#### Selected excerpt
-- start --

If you’re a follower of the NBA, live in New York or maybe just somebody who has a twitter account, you might have heard of a guy called Jeremy Lin by now. In case you haven’t, here’s a video that might give you some idea.
One week ago, Jeremy Lin was a no name basketball player who had been scratching around the league for a roster spot and buried in the depth chart of a dysfunctional New York Knicks. 1 week, 4 games, 4 straight wins, 4 MVP awards and a record breaking 127 points later, Lin is the biggest story in US Sports, asocial media phenomenon, and – suddenly – a renewed symbol of the American dream.
The story of Jeremy Lin got me thinking about Talent – how we assess it, recruit for it and manage it once we’ve got it. It seems to me that there are lessons in the Jeremy Lin story that we recruiters have probably heard before, but never seem to really learn. Here’s what I think they are:
1. You’ve Got To Know What Good Looks Like
We are constantly told to look for the best. Our clients want – of course – ‘A Players’, ‘Elite Talent’ and ‘Top 5% of Market’. And most of the time we charge off onto the search without really thinking through What Good Looks Like. We assume we know; worse, we often assume our clients know.
Jeremy Lin teaches us that we need to constantly challenge these assumptions.
In the notoriously stats driven US sports culture, where every shot, pass, dribble and foul is captured, measured and analyzed, Lin’s talent should have been easy to recognize. And yet he has been mysteriously and routinely, under-recruited throughout his sports career. The consensus top high school player in California at the age of 18, Lin received no scholarship offers from any of the Colleges he applied to. Of the 10 applications sent, only 4 bothered to reply, all of them saying ‘no’, with one of them even getting his name wrong. And so he walked on at Harvard – who did not offer any sports scholarships – and subsequently led the hitherto inept Harvard basketball programme to it’s best ever seasons, becoming MVP in his final year and ultimately being in contention for recognition as best Point Guard nationwide. But again, upon graduation, the pro’s didn’t come calling and he went undrafted by all of the 30 teams in the NBA that had the opportunity to take him.

-- end --

[Stored items from a collection]
-- start --

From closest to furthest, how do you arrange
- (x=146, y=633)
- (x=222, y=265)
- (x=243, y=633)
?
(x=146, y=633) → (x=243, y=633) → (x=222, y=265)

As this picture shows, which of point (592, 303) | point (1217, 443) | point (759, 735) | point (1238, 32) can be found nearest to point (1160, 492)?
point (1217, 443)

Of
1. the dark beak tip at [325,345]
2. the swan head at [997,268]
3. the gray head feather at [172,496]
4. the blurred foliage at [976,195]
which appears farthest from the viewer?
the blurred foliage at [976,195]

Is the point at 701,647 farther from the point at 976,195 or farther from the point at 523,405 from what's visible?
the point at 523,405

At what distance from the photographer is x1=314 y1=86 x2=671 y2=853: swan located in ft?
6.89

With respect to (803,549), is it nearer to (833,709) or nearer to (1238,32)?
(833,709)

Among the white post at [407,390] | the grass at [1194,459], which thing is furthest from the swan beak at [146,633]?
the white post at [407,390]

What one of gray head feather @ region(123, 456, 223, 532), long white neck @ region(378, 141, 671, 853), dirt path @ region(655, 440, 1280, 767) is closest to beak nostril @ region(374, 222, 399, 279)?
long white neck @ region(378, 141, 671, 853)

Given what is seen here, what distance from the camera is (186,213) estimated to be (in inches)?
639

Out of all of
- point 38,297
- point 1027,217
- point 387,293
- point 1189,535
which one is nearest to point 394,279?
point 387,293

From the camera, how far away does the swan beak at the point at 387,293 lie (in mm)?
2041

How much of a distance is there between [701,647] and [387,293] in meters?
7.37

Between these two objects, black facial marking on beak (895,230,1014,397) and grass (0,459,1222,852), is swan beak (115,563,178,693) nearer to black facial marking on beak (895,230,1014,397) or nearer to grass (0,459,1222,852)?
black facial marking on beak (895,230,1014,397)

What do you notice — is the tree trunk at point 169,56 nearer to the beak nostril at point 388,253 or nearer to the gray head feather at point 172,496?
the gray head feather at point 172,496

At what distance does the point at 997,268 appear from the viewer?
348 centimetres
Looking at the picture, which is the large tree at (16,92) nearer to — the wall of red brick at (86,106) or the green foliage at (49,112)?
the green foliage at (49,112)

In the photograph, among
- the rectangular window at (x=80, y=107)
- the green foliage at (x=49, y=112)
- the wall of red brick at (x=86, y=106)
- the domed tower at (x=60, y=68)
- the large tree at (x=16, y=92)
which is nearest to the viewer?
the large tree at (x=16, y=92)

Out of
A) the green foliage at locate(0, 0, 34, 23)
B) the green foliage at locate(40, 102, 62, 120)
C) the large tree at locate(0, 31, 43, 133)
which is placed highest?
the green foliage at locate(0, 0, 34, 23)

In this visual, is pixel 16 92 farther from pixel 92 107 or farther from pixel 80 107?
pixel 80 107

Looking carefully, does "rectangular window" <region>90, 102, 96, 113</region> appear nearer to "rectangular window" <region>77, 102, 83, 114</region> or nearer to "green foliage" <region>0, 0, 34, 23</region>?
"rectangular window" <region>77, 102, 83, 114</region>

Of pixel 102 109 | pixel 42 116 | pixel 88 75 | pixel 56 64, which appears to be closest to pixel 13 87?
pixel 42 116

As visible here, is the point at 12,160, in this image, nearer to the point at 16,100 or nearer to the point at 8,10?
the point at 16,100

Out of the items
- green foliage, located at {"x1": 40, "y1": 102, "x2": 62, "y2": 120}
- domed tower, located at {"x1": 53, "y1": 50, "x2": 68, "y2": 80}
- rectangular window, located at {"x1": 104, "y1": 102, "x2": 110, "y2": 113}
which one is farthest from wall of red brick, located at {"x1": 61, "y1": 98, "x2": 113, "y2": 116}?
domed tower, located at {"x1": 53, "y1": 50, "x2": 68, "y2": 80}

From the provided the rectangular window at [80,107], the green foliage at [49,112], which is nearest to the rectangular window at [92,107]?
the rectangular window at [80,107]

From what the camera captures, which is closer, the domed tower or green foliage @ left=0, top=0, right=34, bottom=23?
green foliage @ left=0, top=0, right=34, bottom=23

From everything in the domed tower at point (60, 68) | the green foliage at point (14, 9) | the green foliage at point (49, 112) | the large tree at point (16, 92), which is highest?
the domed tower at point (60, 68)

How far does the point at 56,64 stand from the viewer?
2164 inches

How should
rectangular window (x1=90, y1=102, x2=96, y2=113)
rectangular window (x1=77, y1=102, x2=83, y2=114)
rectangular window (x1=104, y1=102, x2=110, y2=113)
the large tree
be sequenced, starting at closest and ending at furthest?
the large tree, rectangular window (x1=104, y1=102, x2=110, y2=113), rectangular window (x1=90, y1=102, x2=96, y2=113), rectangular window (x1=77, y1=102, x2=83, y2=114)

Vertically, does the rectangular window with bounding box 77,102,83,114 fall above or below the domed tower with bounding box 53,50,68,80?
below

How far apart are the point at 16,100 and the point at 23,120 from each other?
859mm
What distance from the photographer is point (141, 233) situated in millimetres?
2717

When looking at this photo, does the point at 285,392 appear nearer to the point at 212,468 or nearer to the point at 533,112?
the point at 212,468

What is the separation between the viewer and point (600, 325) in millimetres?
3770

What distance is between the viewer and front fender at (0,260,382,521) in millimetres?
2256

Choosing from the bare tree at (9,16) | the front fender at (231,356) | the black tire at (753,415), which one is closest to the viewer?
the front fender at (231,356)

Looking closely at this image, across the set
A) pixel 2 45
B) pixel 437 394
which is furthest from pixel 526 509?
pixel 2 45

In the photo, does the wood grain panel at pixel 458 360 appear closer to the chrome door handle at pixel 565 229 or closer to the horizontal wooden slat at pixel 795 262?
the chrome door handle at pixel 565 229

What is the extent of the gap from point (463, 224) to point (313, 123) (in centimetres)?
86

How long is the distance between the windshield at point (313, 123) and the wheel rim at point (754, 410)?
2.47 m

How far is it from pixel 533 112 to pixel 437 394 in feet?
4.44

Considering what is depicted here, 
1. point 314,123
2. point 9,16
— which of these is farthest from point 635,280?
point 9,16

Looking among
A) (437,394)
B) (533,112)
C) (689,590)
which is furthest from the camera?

-- end --

#### What you will do
Answer these questions on the Jeremy Lin post:
(a) How many points did Lin score over his four-game week?
(b) At which school did Lin walk on after receiving no scholarship offers?
(c) How many NBA teams passed on drafting him after graduation?

#### Answer below
(a) 127
(b) Harvard
(c) All 30